Case Study by on July 30, 2019
Recessed, User-friendly Pouch Easy on Dialysis Patients
PROBLEM:
When Baxter Healthcare Corp.’s-Renal Division sought to re-engineer the packaging for its MiniCap product, the company had its end-users in mind. Patients suffering from kidney failure often experience loss of strength and dexterity. For these end-users of the MiniCap-a sterile treatment applicator-the task of opening packages without contaminating product can be quite problematic. Baxter needed a package that would easily peel open yet provide a secure, sterile base, or recessed area, that would hold the product until ready for use and, thus, eliminate, or at least reduce, the risk of touch contamination.
SOLUTION:
Baxter worked closely with Rollprint Packaging Products, Addison, IL, to identify flexible laminates that met Baxter’s specifications for a secure, yet user-friendly package. The package would serve as an alternative to the existing chevron-style pre-made pouch, which, upon opening, did not provide the user much opportunity to keep from touching the sterile MiniCap product. The result is a new form/fill/seal pouch consisting of two laminates, each using a different proprietary peelable sealant.
Together these top and bottom laminates achieve the required seal strength yet offer easy-to-peel seals. The package, which won a Flexible Packaging Association 1997 Top Packaging Award, provides the moisture barrier properties and chemical resistance needed by the product while requiring 25 percent less force to peel open than the premade pouch.
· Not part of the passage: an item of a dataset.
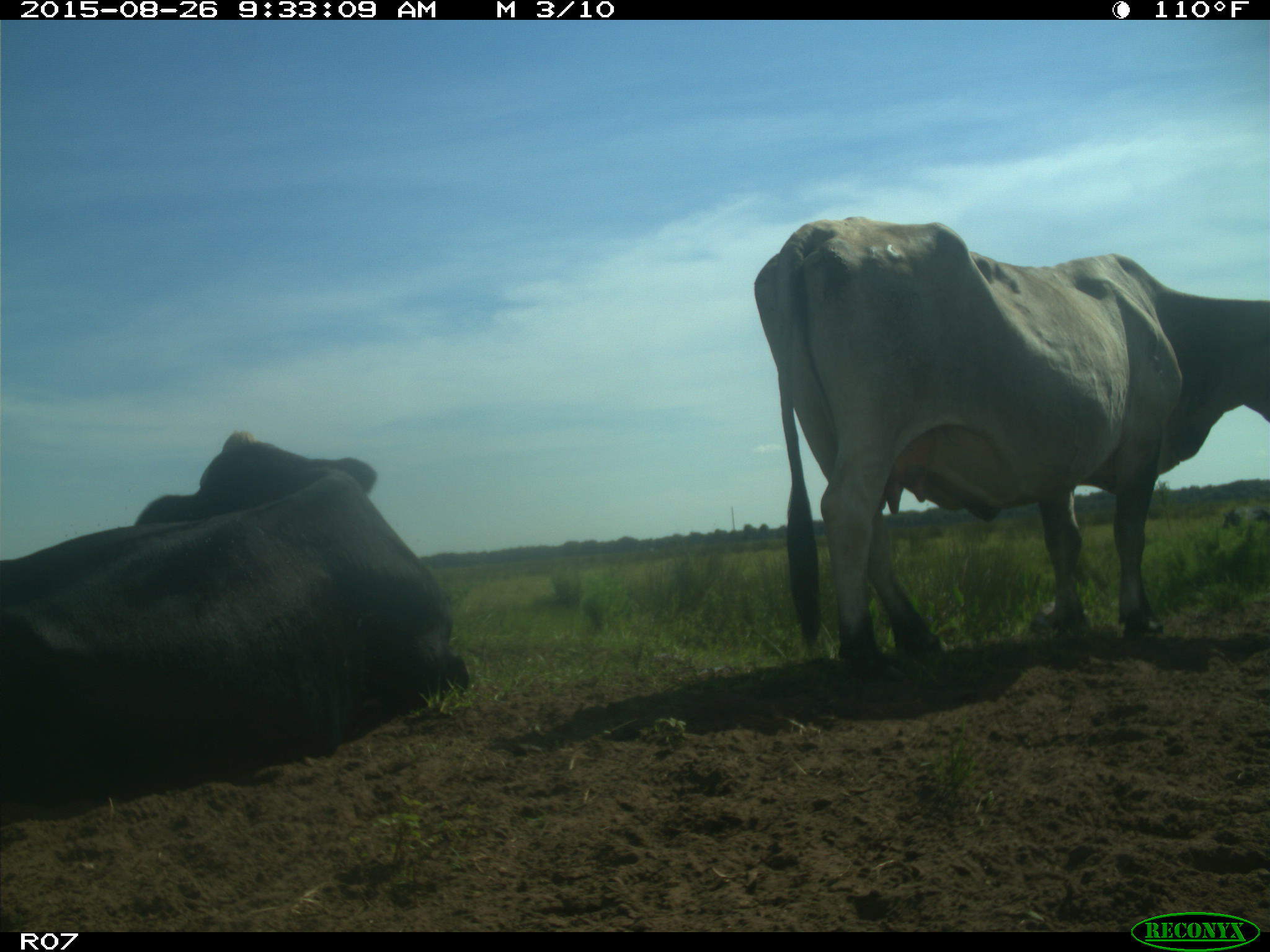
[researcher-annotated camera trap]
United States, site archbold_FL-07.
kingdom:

Peritoneal dialysis patients use the povidoneiodine impregnated MiniCap at home to disinfect kidney dialysis disposables between treatments, which are done several times a day. To assure proper sterility, patients must adhere to an aseptic technique as they care fully open the package and use the product.
The package’s bottom web consists of laminated foil from Rollprint that is pressure-formed during the f/f/s operation without losing barrier properties or chemical resistance and forms a recessed base.
“Because the new package easily peels open and provides a sterile base for the product, the risk of touch contamination is reduced or eliminated,” observes Cathy St. John, senior packaging engineer at Baxter.
Produced on a horizontal f/f/s machine from T.W. Cutter, a division of Tetra Laval, the MiniCap pouch with its formed foil base is 33 percent smaller dimensionally than the pre-made pouch, which has no recessed area to hold the MiniCap. This, notes St. John, translates into source and waste reduction of 33 percent while providing warehousing, distribution and storage savings.
While the foil layer improves water vapor barrier transmission rates by more than 50 percent compared to the pre-made pouch, a polyester layer protects the foil from the corrosive iodine vapors. The 2.3 mil bottom web is stretched during pressure forming and maintains a finished aluminum foil thickness of 0.50 mil or more. The 3.6 mil top web presents a paper surface to an in-line flexo printer eliminating the need for preprinted material and allowing for quick artwork changes.
More than 20 million MiniCap pouches are produced each year for the U.S. market at Baxter’s Cleveland, MS, plant.